Well, just barely. Company-wide revenues for fiscal 2008 were $70.8 million, versus $69.1 million, a 2.4 percent increase. However, revenues for Concurrent's on-demand product line dropped to $41.6 million, versus $43.3 million. For the fourth quarter, revenues declined 9.1 percent, to $17.6 million. On-demand-related revenues dropped 16.2 percent, to $10.1 million.

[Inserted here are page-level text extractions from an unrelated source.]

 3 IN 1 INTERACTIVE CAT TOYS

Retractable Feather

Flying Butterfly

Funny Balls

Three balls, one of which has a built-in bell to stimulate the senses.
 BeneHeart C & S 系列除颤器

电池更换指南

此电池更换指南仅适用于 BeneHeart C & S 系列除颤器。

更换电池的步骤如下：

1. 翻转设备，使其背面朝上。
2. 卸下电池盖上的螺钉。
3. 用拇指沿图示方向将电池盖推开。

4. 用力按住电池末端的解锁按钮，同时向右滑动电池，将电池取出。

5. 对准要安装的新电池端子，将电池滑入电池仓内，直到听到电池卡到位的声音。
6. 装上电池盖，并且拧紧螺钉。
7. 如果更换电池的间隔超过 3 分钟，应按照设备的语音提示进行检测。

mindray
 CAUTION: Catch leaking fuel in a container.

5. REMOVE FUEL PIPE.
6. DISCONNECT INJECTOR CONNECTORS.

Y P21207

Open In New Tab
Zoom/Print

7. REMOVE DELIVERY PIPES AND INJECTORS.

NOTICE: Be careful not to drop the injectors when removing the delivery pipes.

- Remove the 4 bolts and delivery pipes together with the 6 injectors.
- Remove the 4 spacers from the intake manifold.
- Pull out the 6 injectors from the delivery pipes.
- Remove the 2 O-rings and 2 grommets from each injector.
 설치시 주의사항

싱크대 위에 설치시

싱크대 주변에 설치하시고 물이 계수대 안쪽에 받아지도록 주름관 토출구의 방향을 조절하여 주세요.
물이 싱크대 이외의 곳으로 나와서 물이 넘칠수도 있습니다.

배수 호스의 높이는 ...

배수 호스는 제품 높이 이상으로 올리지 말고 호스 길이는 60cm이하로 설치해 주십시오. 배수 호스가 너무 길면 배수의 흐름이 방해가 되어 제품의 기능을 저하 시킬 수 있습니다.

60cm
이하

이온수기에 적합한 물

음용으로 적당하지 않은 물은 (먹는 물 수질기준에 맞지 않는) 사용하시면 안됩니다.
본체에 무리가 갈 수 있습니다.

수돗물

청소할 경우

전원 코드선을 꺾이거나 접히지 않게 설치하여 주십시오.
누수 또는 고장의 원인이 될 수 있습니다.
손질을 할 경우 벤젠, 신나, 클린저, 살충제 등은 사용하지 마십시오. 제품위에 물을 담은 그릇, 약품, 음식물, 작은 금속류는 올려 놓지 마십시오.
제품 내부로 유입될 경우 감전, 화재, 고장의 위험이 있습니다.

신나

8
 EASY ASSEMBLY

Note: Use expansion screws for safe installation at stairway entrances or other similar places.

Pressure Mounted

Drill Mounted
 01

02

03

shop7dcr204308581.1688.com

Concurrent also posted a quarterly net loss of $1 million (12 cents per diluted share), versus year-ago net income of $301,000 (4 cents per fully diluted share).
In July, Concurrent, in an attempt to regain Nasdaq compliance, initiated a 10-for-1 reverse stock split of its common stock after investors approved the move. (See Concurrent Investors OK Split.)

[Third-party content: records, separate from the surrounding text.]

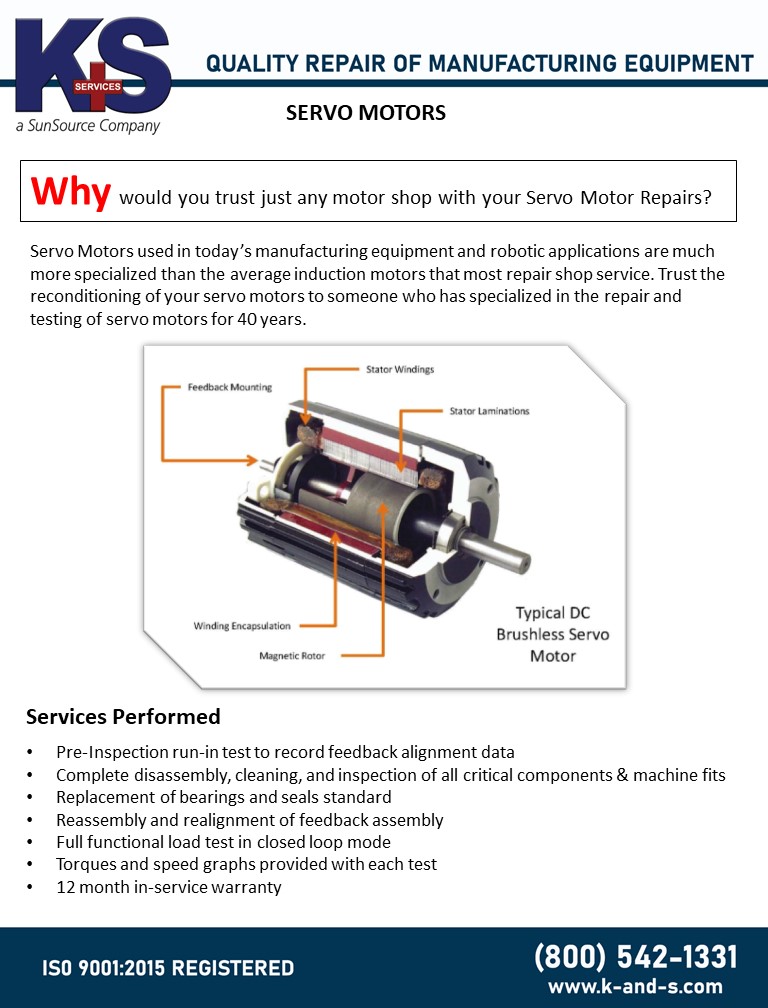 K+S SERVICES
a SunSource Company

QUALITY REPAIR OF MANUFACTURING EQUIPMENT

SERVO MOTORS

Why would you trust just any motor shop with your Servo Motor Repairs?

Servo Motors used in today's manufacturing equipment and robotic applications are much more specialized than the average induction motors that most repair shop service. Trust the reconditioning of your servo motors to someone who has specialized in the repair and testing of servo motors for 40 years.

Feedback Mounting
Stator Windings
Stator Laminations
Winding Encapsulation
Magnetic Rotor
Typical DC Brushless Servo Motor

Services Performed

• Pre-Inspection run-in test to record feedback alignment data
• Complete disassembly, cleaning, and inspection of all critical components & machine fits
• Replacement of bearings and seals standard
• Reassembly and realignment of feedback assembly
• Full functional load test in closed loop mode
• Torques and speed graphs provided with each test
• 12 month in-service warranty

ISO 9001:2015 REGISTERED

(800) 542-1331
www.k-and-s.com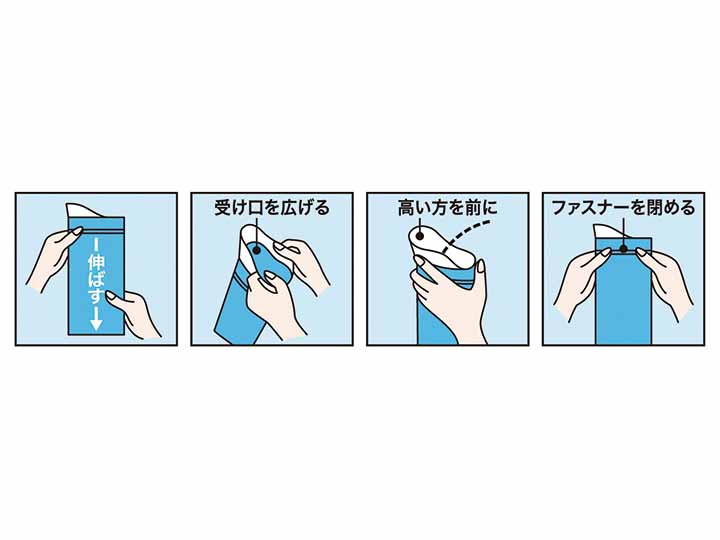 伸ばす

受け口を広げる

高い方を前に

ファスナーを閉める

Another hot topic on the call was the network digital video recorder (nDVR) following a favorable court ruling on Cablevision Systems Corp. (NYSE: CVC)'s so-called "remote-storage" DVR. (See Court Resurrects Cablevision's Network DVR and Network DVR Still Paused .)
Concurrent predictably viewed the ruling as a positive for the vendor.
The nDVR "is in our sweet spot," Mondor said, citing "Start Over" deployments Concurrent already has underway with MSOs such as Time Warner Cable Inc. (NYSE: TWC) and Bright House Networks . "We are very well-positioned to benefit from that trend towards [the] network DVR. We have solutions that satisfy the results of that, which will [include] very high [ingest] rates and storage capacity."
But the ruling doesn’t mean operators will be deploying nDVR services at the drop of a hat, as it's possible that the Cablevision case will face an appeal. "We've had... conversations with the operators, and the feedback we're getting is that they're going to proceed cautiously [with] nDVR applications," said Jim Brickmeyer, Concurrent's VP of product line management.